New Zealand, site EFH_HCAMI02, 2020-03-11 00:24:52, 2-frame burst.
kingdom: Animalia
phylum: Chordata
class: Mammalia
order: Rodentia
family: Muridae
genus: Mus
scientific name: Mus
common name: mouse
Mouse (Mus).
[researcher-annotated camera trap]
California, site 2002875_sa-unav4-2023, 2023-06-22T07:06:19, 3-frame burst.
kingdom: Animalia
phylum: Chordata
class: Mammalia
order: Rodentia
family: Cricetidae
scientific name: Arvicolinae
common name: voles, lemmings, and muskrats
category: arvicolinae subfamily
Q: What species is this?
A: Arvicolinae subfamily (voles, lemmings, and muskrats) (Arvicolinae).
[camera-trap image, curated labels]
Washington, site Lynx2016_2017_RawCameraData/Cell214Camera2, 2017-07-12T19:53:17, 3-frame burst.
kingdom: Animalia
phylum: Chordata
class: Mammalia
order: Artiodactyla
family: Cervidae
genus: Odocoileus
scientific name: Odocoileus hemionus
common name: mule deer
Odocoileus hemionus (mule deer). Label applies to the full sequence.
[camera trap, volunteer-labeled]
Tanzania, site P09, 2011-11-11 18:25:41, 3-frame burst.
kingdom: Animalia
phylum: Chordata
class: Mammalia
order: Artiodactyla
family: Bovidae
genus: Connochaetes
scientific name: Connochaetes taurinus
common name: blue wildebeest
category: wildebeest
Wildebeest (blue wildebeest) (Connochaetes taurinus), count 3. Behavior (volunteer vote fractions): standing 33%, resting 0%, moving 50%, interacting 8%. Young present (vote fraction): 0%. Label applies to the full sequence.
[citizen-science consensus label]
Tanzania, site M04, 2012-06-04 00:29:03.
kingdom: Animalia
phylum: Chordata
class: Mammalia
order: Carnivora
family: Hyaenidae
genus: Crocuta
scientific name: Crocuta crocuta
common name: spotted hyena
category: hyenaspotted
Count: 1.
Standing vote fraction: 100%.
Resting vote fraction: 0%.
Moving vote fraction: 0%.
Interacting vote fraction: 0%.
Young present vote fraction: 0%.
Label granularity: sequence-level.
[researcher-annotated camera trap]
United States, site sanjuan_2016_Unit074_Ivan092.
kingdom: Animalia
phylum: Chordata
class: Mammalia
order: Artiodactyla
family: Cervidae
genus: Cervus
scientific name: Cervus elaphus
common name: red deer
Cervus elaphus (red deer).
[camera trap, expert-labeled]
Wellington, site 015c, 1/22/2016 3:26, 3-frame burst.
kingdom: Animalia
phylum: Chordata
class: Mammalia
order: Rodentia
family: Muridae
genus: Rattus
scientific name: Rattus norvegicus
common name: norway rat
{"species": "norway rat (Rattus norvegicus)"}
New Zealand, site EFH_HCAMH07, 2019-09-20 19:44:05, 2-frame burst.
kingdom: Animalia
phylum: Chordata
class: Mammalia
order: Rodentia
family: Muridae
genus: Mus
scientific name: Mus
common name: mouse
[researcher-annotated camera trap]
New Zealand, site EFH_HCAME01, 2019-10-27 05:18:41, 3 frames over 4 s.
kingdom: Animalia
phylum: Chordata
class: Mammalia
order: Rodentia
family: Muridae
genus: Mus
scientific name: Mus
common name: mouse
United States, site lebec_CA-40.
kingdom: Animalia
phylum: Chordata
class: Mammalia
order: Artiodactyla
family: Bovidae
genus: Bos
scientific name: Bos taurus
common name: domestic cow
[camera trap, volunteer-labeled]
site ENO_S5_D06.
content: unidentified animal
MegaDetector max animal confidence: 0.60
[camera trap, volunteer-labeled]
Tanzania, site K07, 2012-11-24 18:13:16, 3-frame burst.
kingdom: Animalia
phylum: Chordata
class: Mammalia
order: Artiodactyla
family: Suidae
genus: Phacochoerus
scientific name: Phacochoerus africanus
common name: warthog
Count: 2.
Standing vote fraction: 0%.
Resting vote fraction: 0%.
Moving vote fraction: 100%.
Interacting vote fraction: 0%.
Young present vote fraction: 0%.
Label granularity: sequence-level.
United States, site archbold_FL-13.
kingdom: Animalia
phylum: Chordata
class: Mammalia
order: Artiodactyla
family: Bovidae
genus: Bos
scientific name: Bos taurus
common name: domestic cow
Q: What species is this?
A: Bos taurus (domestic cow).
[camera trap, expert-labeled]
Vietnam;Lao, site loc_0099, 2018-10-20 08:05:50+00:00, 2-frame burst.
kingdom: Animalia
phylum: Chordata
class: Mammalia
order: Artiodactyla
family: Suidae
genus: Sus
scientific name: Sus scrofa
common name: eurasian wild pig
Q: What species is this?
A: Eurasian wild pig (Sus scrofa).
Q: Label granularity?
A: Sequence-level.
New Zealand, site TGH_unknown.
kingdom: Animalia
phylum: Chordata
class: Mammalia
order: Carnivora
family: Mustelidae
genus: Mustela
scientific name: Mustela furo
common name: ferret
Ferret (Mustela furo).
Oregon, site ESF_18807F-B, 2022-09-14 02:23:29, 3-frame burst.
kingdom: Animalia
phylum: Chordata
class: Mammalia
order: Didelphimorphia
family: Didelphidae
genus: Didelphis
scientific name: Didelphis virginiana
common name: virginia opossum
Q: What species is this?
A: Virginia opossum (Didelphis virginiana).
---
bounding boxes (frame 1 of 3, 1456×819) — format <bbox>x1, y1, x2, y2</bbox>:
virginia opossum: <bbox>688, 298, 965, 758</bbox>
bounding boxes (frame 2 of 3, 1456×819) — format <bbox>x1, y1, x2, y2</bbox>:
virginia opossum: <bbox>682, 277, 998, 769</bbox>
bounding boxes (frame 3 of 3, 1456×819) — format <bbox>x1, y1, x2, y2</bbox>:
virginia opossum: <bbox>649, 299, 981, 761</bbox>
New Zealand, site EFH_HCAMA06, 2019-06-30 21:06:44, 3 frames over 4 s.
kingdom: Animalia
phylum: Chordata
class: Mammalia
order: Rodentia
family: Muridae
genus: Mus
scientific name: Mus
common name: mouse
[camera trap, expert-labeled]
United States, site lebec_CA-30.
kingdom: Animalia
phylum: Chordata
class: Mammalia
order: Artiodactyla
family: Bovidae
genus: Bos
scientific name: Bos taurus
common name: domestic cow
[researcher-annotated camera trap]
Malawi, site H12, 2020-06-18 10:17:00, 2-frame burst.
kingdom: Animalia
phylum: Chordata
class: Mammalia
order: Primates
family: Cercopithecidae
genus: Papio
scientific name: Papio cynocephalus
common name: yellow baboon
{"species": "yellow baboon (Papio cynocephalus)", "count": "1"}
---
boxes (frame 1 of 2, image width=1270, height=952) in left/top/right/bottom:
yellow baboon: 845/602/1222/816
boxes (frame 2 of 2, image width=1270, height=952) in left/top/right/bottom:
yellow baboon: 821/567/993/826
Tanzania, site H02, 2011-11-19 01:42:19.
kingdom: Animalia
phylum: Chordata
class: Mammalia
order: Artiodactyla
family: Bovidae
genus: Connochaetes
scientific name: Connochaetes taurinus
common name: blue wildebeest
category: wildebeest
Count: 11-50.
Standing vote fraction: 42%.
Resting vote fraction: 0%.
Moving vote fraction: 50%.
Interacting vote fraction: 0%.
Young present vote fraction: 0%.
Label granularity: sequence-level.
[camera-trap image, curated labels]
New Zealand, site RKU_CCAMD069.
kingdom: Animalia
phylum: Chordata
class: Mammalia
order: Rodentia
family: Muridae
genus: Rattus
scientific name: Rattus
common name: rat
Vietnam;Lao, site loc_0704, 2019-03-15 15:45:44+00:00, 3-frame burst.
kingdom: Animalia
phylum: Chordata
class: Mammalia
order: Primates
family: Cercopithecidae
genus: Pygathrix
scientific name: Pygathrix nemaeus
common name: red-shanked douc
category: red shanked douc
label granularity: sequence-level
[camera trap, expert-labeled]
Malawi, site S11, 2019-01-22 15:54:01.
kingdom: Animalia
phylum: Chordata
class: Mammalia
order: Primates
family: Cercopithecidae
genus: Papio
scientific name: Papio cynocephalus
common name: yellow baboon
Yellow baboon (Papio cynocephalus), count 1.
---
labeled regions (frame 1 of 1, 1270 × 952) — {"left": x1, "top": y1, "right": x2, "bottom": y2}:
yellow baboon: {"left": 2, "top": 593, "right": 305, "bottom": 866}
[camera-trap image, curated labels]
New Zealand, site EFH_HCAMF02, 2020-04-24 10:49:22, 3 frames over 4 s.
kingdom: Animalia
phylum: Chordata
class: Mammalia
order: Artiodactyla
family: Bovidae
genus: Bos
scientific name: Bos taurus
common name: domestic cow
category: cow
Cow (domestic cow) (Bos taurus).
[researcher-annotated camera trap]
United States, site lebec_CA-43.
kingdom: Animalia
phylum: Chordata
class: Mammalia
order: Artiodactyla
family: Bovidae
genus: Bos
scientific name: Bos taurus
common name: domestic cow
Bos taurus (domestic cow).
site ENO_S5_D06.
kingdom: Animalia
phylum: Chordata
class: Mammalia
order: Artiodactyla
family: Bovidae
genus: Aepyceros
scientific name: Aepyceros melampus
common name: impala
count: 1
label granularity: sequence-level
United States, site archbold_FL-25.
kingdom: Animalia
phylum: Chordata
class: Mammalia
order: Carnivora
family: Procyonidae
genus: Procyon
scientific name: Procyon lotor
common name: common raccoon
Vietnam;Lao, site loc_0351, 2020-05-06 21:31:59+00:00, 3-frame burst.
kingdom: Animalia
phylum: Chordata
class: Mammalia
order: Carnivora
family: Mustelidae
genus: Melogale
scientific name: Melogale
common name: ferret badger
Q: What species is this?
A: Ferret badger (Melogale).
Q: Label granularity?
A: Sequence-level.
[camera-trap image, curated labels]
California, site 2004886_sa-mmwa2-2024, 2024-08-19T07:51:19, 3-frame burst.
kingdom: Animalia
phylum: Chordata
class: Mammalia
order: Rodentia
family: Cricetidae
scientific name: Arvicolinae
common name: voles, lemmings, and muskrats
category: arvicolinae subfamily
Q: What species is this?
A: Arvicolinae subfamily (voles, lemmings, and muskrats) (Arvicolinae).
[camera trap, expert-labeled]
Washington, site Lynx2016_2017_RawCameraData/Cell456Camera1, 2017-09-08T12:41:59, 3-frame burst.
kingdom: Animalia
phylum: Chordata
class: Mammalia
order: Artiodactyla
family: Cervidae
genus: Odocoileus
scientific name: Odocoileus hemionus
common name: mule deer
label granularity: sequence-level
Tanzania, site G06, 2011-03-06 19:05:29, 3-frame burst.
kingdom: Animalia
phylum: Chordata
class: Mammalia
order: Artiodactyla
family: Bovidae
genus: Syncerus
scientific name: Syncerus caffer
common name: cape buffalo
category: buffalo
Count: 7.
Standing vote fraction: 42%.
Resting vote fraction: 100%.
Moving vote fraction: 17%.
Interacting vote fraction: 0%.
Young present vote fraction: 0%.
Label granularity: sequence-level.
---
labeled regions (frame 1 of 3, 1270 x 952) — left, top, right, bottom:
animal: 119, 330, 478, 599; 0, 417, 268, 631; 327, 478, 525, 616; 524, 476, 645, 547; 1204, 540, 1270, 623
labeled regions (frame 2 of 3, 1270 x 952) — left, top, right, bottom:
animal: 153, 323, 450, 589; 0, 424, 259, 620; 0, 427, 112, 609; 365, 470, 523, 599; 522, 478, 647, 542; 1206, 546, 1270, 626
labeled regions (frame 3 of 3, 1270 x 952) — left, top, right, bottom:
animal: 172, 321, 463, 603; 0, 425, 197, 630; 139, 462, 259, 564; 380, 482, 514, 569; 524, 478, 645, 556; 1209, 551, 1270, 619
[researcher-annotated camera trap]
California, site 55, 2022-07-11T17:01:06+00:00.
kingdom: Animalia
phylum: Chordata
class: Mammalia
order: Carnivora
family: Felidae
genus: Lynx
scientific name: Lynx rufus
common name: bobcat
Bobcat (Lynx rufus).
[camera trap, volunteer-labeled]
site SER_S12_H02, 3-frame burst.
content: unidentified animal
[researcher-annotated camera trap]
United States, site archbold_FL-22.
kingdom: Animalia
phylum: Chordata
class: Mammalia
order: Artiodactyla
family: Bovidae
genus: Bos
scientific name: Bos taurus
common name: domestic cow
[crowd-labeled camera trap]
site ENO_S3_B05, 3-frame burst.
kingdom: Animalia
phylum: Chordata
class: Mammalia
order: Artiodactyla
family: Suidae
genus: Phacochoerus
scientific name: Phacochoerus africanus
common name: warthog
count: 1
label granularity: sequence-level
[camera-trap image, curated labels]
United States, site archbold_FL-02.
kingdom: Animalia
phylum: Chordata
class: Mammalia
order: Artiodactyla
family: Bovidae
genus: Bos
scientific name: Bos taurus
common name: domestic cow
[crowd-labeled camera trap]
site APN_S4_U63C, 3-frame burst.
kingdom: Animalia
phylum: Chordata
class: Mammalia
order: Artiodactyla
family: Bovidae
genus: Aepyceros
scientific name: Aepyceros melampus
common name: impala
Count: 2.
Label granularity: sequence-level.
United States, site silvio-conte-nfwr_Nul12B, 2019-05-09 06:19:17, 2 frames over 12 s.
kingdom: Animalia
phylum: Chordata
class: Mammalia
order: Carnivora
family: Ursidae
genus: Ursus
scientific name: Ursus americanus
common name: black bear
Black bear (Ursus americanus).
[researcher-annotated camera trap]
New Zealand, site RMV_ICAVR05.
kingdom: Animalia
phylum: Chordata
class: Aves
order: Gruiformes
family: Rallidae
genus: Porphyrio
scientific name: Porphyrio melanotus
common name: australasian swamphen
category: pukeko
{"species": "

----

What to work on:
Copy out the lines above word for word, stopping after the line containing "Wellington, site 015c, 1/22/2016".

Solution for this problem:
New Zealand, site EFH_HCAMI02, 2020-03-11 00:24:52, 2-frame burst.
kingdom: Animalia
phylum: Chordata
class: Mammalia
order: Rodentia
family: Muridae
genus: Mus
scientific name: Mus
common name: mouse
Mouse (Mus).
[researcher-annotated camera trap]
California, site 2002875_sa-unav4-2023, 2023-06-22T07:06:19, 3-frame burst.
kingdom: Animalia
phylum: Chordata
class: Mammalia
order: Rodentia
family: Cricetidae
scientific name: Arvicolinae
common name: voles, lemmings, and muskrats
category: arvicolinae subfamily
Q: What species is this?
A: Arvicolinae subfamily (voles, lemmings, and muskrats) (Arvicolinae).
[camera-trap image, curated labels]
Washington, site Lynx2016_2017_RawCameraData/Cell214Camera2, 2017-07-12T19:53:17, 3-frame burst.
kingdom: Animalia
phylum: Chordata
class: Mammalia
order: Artiodactyla
family: Cervidae
genus: Odocoileus
scientific name: Odocoileus hemionus
common name: mule deer
Odocoileus hemionus (mule deer). Label applies to the full sequence.
[camera trap, volunteer-labeled]
Tanzania, site P09, 2011-11-11 18:25:41, 3-frame burst.
kingdom: Animalia
phylum: Chordata
class: Mammalia
order: Artiodactyla
family: Bovidae
genus: Connochaetes
scientific name: Connochaetes taurinus
common name: blue wildebeest
category: wildebeest
Wildebeest (blue wildebeest) (Connochaetes taurinus), count 3. Behavior (volunteer vote fractions): standing 33%, resting 0%, moving 50%, interacting 8%. Young present (vote fraction): 0%. Label applies to the full sequence.
[citizen-science consensus label]
Tanzania, site M04, 2012-06-04 00:29:03.
kingdom: Animalia
phylum: Chordata
class: Mammalia
order: Carnivora
family: Hyaenidae
genus: Crocuta
scientific name: Crocuta crocuta
common name: spotted hyena
category: hyenaspotted
Count: 1.
Standing vote fraction: 100%.
Resting vote fraction: 0%.
Moving vote fraction: 0%.
Interacting vote fraction: 0%.
Young present vote fraction: 0%.
Label granularity: sequence-level.
[researcher-annotated camera trap]
United States, site sanjuan_2016_Unit074_Ivan092.
kingdom: Animalia
phylum: Chordata
class: Mammalia
order: Artiodactyla
family: Cervidae
genus: Cervus
scientific name: Cervus elaphus
common name: red deer
Cervus elaphus (red deer).
[camera trap, expert-labeled]
Wellington, site 015c, 1/22/2016 3:26, 3-frame burst.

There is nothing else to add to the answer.